The report from the Employment Appeals Tribunal into claims made between 2008 and 2009 showed that a failure to inform and consult on redundancy led to a rise in those types of Tribunal claims, despite cases falling overall.

Key findings from the EAT report into tribunals from 2008-2009 revealed an overall decrease in claims accepted by the Tribunals of 20%. Employment Tribunals accepted 151,000 claims in 2008-9. For the previous year the figure was 189,300.

Regarding the reason for claims, there was a rise in cases for unfair dismissal, up 29% and breach of contract was up too, by 31%. Perhaps unsurprisingly, redundancy pay claims were up by 48%.
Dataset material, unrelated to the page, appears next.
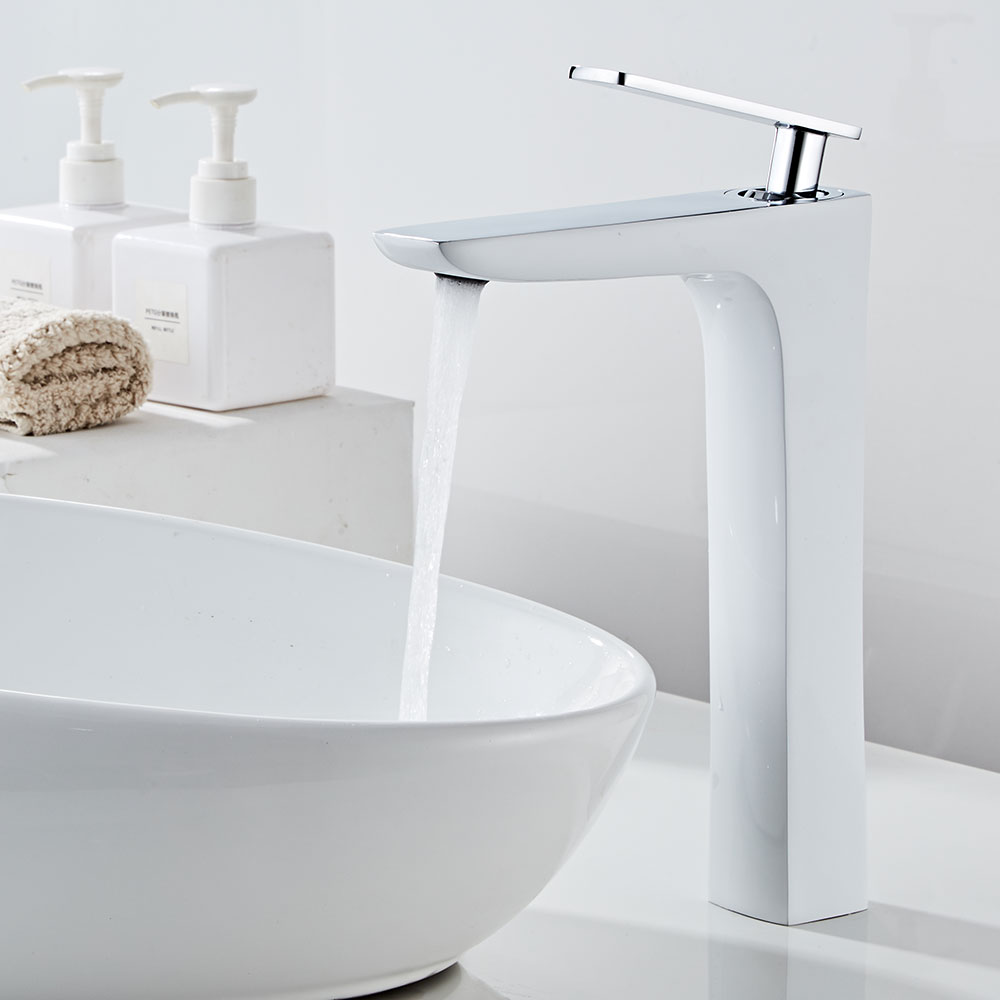 Luxury Bathroom Basin Faucet Single Lever Hot and Cold Water Basin Mixer Tap Bathroom Sink Faucet for Bathroom Accessory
Failure to inform and consult on redundancy was also up and is now 2.5 times the figure it was in 2007-8.

There were falls in Working Time Directive (although there were a high number of resubmitted claims in the year previously, 2007-8, which pushed up the figures) and equal pay claims were down by 27%. Sex discrimination was also down by 31%.

The Employment Appeal Tribunal (EAT) received 1,794 appeals and disposed of 1,933. In 2007-8 it received 1,841 and disposed of 2,026. Of these, 418 appeals were disposed of at a full hearing, compared to 466
in 2007/8.

The number of appeals rejected at the ‘sift stage’, demmed as having no reasonable prospect of success, increased from 888 in 2007-8 to 927. This meant that for the first time these discarded claims exceeded half the number of appeals received, indicating a concerning move towards claiming without basis.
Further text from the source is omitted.